=== Aangeleverd fragment ===
= = = = =
5.5. Nu appellante, zoals hiervoor is vermeld, ten onrechte geen gelegenheid is geboden om haar aanvraag te wijzigen, dient het beroep gegrond te worden verklaard. Verweerder zal opnieuw op het bezwaar van appellante moeten beslissen.
5.6. Het College ziet aanleiding verweerder met toepassing van artikel 8:75 van de Algemene wet bestuursrecht (Awb) te veroordelen in de proceskosten van appellante. Deze worden op de voet van het bepaalde in het Besluit proceskosten bestuursrecht berekend op € 874.-- (1 punt voor het opstellen van het beroepschrift en 1 punt voor het bijwonen van de zitting; wegingsfactor 1).
= = = = =
=== Verzamelde items ===

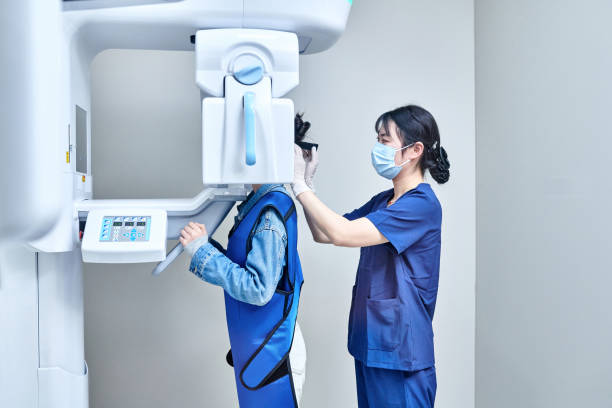 Best Emergency Treatment for Oral Infections in Merlin, OR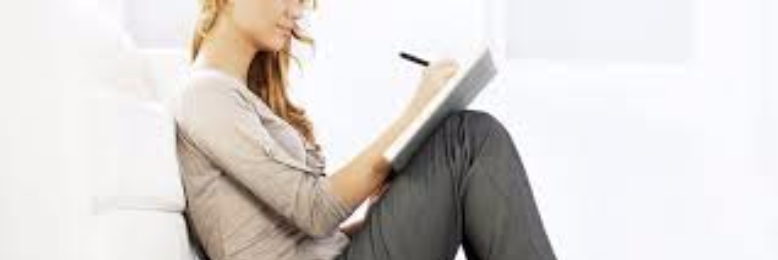 Cover image for post What Have I Forgotten?, by sandflea68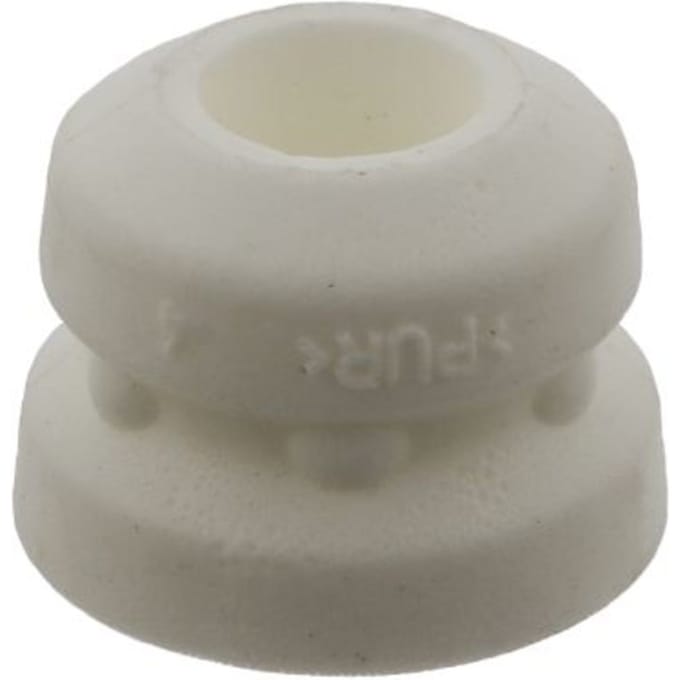 Aanslagbuffer, ophanging FEBI BILSTEIN 31655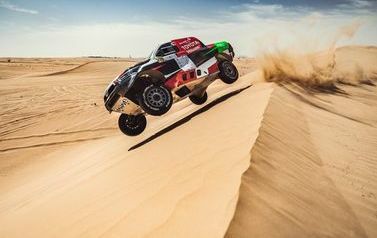 14_yazeed_al_rajhi_michael_orr_dubai_international_baja_2021_fot_overdrive_racing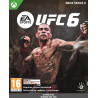 EA Sports UFC 6 - Xbox Series X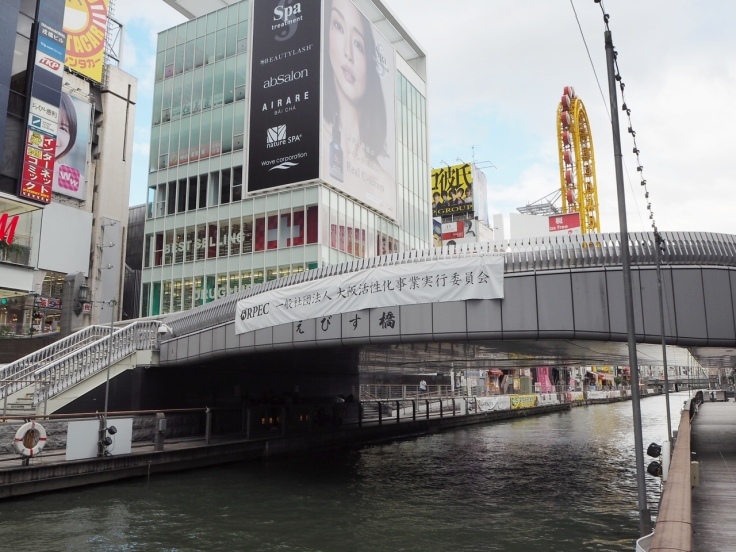 大阪府のライブDio ZXの中古が安い！激安で譲ります・無料で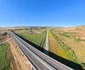 Viaductul Nădășelu în șantier august 2026  Foto Daniel Guță ADEVĂRUL (5) jpg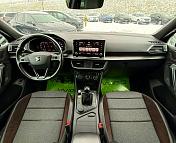 SEAT Tarraco I , 2019 г., механика, бензин - фото 13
= = = = =
=== Opdracht A ===
Noem alle partijen en instanties die in het fragment over het beroep en de proceskosten worden genoemd.
=== Opdracht B ===
Bewerk het fragment over het beroep en de proceskosten: geef het deel dat opent met de woorden "5.5. Nu appellante, zoals" en sluit met "appellante moeten beslissen." opnieuw weer, met "aanvraag" vervangen door "verzoek".
=== Opdracht C ===
Schrijf het fragment over het beroep en de proceskosten verder vanaf het punt waar het ophoudt.

=== Eindantwoord A ===
- appellante
- verweerder
- het College

=== Eindantwoord B ===
5.5. Nu appellante, zoals hiervoor is vermeld, ten onrechte geen gelegenheid is geboden om haar verzoek te wijzigen, dient het beroep gegrond te worden verklaard. Verweerder zal opnieuw op het bezwaar van appellante moeten beslissen.

=== Eindantwoord C ===
6. De beslissing
Het College:
- verklaart het beroep gegrond;
- vernietigt het bestreden besluit;
- bepaalt dat verweerder opnieuw op het bezwaar van appellante beslist met inachtneming van hetgeen in deze uitspraak
is overwogen;
- veroordeelt verweerder in de proceskosten van appellante tot een bedrag van € 874.-(zegge:
achthonderdenvierenzeventig euro);
- bepaalt dat verweerder appellante het door haar betaalde griffierecht ten bedrage van € 298,- (zegge:
tweehonderdenachtennegentig euro) zal vergoeden.
Aldus gewezen door mr. C.J. Waterbolk, in tegenwoordigheid van mr. A.G.J. van Ouwerkerk als griffier, en uitgesproken in het openbaar op 15 februari 2012.